In Tuesday’s hour-long discussion, Christ took questions from the campus community on a host of issues, including the status of Berkeley’s budget, and updates on student housing developments.
But first, Christ addressed current divisions on campus — opposing views about the armed conflict in the Middle East — and referred to this issue as one of the hardest Berkeley has faced in her time as chancellor.
“There is such tragedy at the heart of this,” she said. “So much violence, so much killing, so much atrocity. … And we’ve seemed to have lost the ability, not only as a campus, but as a society, to have civil, respectful conversations. … But at [Berkeley], we should be able to model how we can come together even in the face of the most extraordinary difficulties and disagreements. If we can’t do it. Who can?”
Christ said there are programs planned for the coming semester to help model respectful and civil disagreements, including a campus podcast series and Berkeley Law events focused on promoting the importance of free speech, adding that “just because you have the right to say something doesn’t mean it’s right to say.”

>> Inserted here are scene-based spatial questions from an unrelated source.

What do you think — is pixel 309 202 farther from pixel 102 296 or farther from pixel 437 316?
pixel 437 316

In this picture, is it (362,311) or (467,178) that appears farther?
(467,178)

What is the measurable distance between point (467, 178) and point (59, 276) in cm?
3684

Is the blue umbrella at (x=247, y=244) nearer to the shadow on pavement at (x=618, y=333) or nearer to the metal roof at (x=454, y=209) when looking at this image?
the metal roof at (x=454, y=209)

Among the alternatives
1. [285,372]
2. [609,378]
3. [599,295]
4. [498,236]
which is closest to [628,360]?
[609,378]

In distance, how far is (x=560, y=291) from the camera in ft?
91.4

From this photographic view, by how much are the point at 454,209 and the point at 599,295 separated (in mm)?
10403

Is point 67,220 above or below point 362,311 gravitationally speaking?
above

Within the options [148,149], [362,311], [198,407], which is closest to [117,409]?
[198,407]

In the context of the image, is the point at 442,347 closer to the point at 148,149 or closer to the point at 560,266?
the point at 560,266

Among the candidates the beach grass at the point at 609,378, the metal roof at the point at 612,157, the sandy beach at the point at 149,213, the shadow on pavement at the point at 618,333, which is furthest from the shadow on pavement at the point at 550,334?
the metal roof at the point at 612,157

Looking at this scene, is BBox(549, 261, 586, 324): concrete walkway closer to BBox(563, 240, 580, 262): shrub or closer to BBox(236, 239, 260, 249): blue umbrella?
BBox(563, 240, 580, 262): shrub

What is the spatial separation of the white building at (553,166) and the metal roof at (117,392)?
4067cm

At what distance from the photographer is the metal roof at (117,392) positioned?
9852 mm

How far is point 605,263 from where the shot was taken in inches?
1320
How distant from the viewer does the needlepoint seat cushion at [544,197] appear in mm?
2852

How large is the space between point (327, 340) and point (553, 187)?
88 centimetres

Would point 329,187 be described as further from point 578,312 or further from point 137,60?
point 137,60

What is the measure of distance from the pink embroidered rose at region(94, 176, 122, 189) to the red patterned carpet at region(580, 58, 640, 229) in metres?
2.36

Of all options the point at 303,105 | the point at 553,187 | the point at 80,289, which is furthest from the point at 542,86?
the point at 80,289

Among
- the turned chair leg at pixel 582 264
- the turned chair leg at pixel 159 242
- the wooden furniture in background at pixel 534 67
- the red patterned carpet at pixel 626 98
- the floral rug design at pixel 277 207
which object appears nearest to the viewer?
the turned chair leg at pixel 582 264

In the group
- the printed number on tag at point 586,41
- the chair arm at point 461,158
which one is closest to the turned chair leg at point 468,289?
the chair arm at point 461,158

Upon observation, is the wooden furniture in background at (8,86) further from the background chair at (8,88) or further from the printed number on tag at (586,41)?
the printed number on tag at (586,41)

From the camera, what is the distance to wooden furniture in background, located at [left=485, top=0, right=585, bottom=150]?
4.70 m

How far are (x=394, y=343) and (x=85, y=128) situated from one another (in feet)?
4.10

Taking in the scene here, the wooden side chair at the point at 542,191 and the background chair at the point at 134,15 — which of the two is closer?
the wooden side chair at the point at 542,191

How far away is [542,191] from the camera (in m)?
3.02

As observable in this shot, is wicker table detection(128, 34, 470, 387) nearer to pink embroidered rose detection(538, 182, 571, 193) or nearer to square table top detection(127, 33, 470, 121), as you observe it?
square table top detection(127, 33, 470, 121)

While Berkeley’s budget is currently balanced, Christ said Tuesday that the state is facing a budget deficit for 2024-25. And because Berkeley’s budget is always closely tied to California’s finances, she said, campus officials will continue to advocate for and lobby the state to maintain the annual 5% allocation to Berkeley that Gov. Gavin Newsom agreed to. But “we must be energetic in the development of other streams of revenue,” said Christ.
That includes utilizing revenue generation opportunities at Berkeley’s new Space Center at Moffett Field, which is currently going through a two-year environmental impact report and is scheduled to have its first buildings completed in 2028, she said. Christ added that Berkeley leaders are in early discussions with city officials about a potential satellite campus in downtown San Francisco, which could bring an added revenue stream to campus. There has been no confirmation yet of those plans.

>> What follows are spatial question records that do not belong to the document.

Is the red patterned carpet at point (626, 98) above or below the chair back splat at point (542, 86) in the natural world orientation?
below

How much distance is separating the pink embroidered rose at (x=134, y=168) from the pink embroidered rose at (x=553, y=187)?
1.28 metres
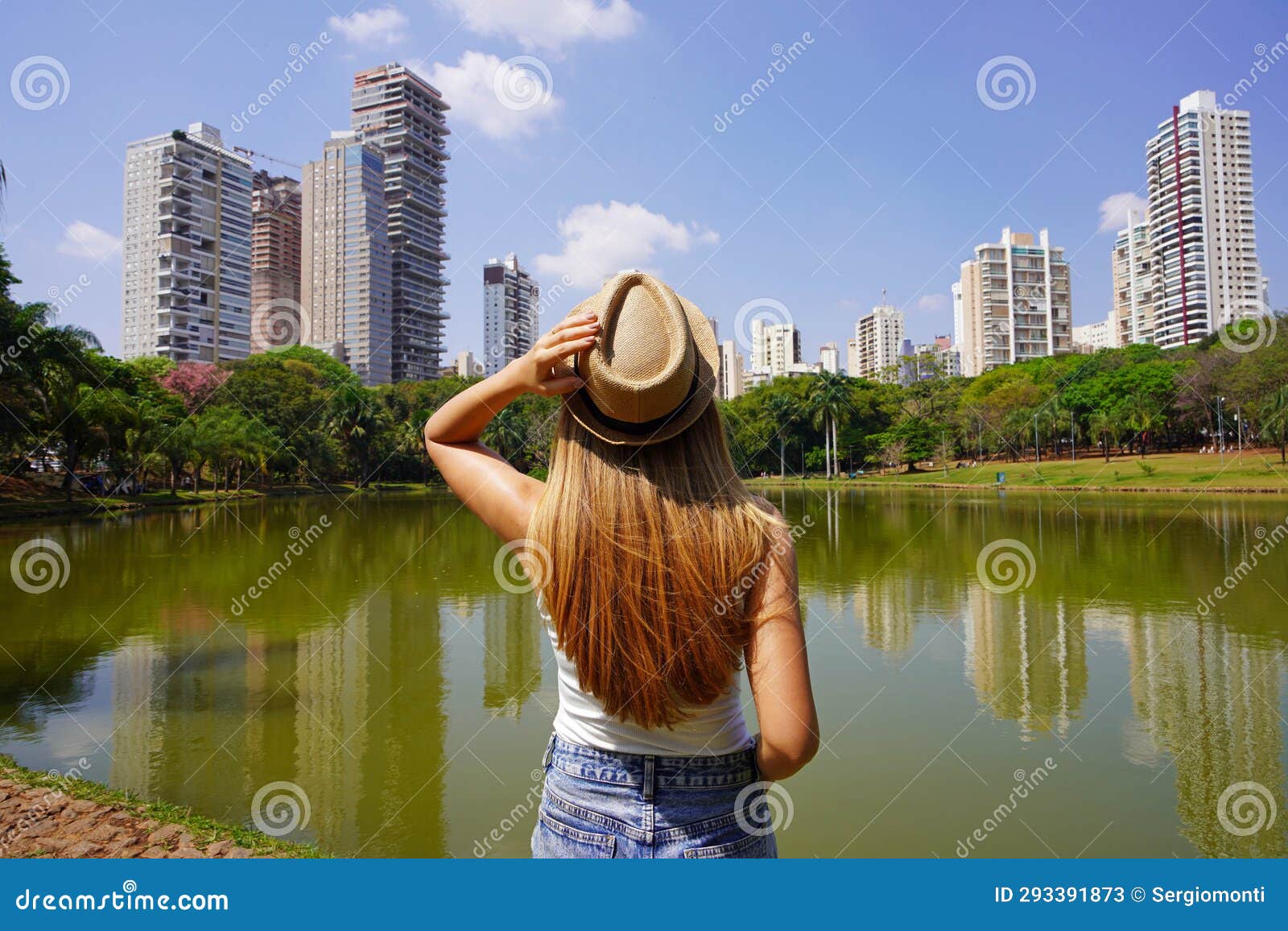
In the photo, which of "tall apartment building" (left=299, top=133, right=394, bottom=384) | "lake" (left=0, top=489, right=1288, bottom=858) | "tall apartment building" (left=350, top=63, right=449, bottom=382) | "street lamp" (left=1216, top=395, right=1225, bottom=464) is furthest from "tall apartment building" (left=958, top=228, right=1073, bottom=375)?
"lake" (left=0, top=489, right=1288, bottom=858)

Moreover, as the campus’s “Light the Way” campaign — which raised $7.2 billion — ends on Dec. 31, 2023, Christ said much of that philanthropy has and will supplement undergraduate financial aid, graduate student fellowships, and new faculty positions and buildings.
Christ also gave updates at the event on new student housing that will open in fall 2024, including Anchor House, a transfer student housing project on Oxford Street, and a graduate student housing building in Albany. Together, these developments will provide 1,400 beds for Berkeley students.

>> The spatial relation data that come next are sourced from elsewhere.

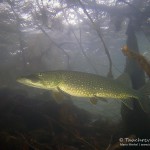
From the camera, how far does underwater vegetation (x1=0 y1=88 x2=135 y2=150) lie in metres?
5.39

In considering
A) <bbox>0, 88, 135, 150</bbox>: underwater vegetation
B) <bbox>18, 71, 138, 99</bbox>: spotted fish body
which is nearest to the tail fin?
<bbox>18, 71, 138, 99</bbox>: spotted fish body

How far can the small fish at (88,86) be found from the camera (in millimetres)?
5062

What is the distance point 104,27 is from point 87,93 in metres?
16.4

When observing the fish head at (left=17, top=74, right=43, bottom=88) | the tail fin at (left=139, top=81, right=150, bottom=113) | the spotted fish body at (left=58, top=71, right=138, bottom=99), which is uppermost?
the fish head at (left=17, top=74, right=43, bottom=88)

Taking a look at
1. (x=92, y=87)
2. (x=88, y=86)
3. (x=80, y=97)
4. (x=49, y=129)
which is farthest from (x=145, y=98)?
(x=80, y=97)

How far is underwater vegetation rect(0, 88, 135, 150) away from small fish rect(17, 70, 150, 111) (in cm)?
98

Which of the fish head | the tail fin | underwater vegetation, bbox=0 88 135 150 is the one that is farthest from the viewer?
underwater vegetation, bbox=0 88 135 150

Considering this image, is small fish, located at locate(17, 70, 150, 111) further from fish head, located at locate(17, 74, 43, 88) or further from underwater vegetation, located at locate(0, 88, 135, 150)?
underwater vegetation, located at locate(0, 88, 135, 150)

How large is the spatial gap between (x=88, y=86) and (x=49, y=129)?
7.93ft

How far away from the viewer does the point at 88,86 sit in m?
5.10

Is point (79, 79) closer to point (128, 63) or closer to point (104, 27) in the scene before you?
point (128, 63)

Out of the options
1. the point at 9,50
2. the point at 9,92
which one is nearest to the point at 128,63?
the point at 9,92

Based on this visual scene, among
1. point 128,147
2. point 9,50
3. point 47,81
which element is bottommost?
point 9,50

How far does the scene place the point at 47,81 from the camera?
5176mm
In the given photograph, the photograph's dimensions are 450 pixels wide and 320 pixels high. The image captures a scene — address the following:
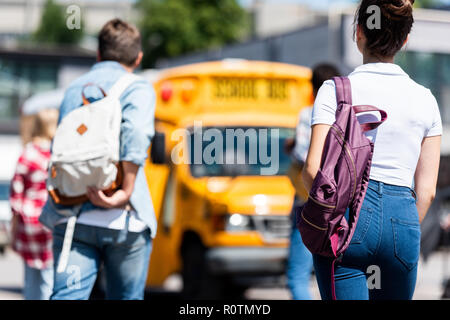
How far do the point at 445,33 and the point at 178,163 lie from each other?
23.3m

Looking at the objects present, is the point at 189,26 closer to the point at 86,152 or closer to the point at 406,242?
the point at 86,152

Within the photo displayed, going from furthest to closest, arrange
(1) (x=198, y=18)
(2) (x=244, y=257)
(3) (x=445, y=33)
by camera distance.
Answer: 1. (1) (x=198, y=18)
2. (3) (x=445, y=33)
3. (2) (x=244, y=257)

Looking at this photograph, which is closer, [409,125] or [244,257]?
[409,125]

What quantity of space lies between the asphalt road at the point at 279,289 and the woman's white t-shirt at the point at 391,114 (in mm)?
6102

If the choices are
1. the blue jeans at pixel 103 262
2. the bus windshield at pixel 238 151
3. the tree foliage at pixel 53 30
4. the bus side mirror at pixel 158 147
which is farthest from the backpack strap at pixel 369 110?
the tree foliage at pixel 53 30

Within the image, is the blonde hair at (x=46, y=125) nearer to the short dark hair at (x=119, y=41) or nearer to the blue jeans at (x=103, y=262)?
the short dark hair at (x=119, y=41)

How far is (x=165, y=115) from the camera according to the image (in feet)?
35.0

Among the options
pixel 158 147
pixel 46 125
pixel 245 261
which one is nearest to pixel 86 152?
pixel 158 147

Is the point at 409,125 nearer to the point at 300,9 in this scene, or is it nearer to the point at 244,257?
the point at 244,257

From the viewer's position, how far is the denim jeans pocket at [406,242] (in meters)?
3.15

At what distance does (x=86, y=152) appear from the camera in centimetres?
421

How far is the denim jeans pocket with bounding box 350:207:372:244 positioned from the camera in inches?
122

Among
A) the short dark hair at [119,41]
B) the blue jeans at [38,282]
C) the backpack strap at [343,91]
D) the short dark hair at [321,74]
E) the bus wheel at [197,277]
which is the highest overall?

As for Berkeley’s People’s Park project, Christ said campus officials are waiting on a lawsuit decision from the California Supreme Court before construction can commence. Berkeley is currently offering shelter to unhoused people at the park, as “we’re trying to do our part in helping the unhoused community find housing,” she said.
Christ said she will retire on June 30, 2024, and a new chancellor will be chosen by July 1, 2024. In closing, Christ voiced appreciation to the campus community for supporting her efforts and vision as chancellor.
“I always see this holiday season as the season of gratitude, and I just want to say thank you to everybody,” she said. “You don’t do anything of significance in this office without the partnership of so many people. From the extraordinary faculty, staff, students and alumni and the donor community. … to everybody that is listening today, thank you for everything you do for Berkeley.”